[begin SELECTED TEXT]
- Also known as: Buc Fifty; Buckwheat; Bucwheed;
- Born: Rashaan Jackson 1973 (age 52–53) New Rochelle, New York
- Origin: Los Angeles, California
- Genre: Hip-hop
- Occupations: Rapper; songwriter;
- Years active: 1989–present
- Labels: Battle Axe Records; Delicious Vinyl;
- Formerly of: The Wascals

= Buc Fifty =

American rapper

Rashaan Jackson (born 1973), better known by his stage names Buc Fifty, Bucwheed, and Buckwheat (of the Wascals), is an American rapper originally from New Rochelle, New York.

==Career==
In 1989, he moved to Los Angeles and formed the rap group The Wascals. In 1992, he was featured on a track from 5150: Home 4 tha Sick by Eazy-E and two tracks from Bizarre Ride II the Pharcyde by The Pharcyde. In 1994, his group The Wascals released multiple singles with producer J-Swift, but their album was shelved.

From 1998 to 2001, he released multiple singles with producer The Alchemist. The two have an unreleased collaboration album titled Nigga Heaven, that was intended for release in 2001. In 1999, he made his first appearance on Battle Axe Records, on the compilation album Defenders of the Underworld.

In 2000, he appeared on a track from Soul Assassins II by Soul Assassins. Also in 2000, he was featured on four tracks from the compilation album Battle Axe Warriors. All four tracks appear on his debut album Bad Man, released in 2002 by Battle Axe Records. The album's title track, which samples Scarface and "Dream On" by Aerosmith, reached number 9 on Gavin Report's rap/hip-hop radio airplay chart, and number 7 on Hits Magazine's Rap Radio Top Thirty. He was featured twice on the 2001 album Bad Dreams by Swollen Members, and once on their 2002 album Monsters in the Closet.
[end SELECTED TEXT]
ACTIONS TO TAKE:
A - According to the Buc Fifty profile, which label released his debut album Bad Man, and in what year?
B - For each statement, say whether it agrees with the Buc Fifty profile, and quote the words that decide it. (i) He formed The Wascals after moving to Los Angeles in 1989. (ii) The Wascals' album with producer J-Swift came out in 1994. (iii) He appeared once on the 2001 Swollen Members album Bad Dreams.
The entries after this are separate material unrelated to the Buc Fifty profile.
[begin PROVIDED INFORMATION]
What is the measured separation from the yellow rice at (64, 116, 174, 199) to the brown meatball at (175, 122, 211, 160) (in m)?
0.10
[end PROVIDED INFORMATION]
[begin PROVIDED INFORMATION]
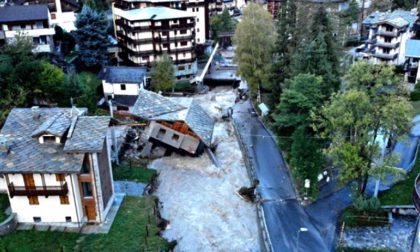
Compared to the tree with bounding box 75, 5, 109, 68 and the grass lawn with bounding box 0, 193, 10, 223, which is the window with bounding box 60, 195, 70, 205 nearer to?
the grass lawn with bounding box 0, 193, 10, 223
[end PROVIDED INFORMATION]
THE SOLUTIONS:
A - Battle Axe Records released it in 2002.

B -
(i) Yes: "In 1989, he moved to Los Angeles and formed the rap group The Wascals."
(ii) No: "but their album was shelved."
(iii) No: "He was featured twice on the 2001 album Bad Dreams by Swollen Members"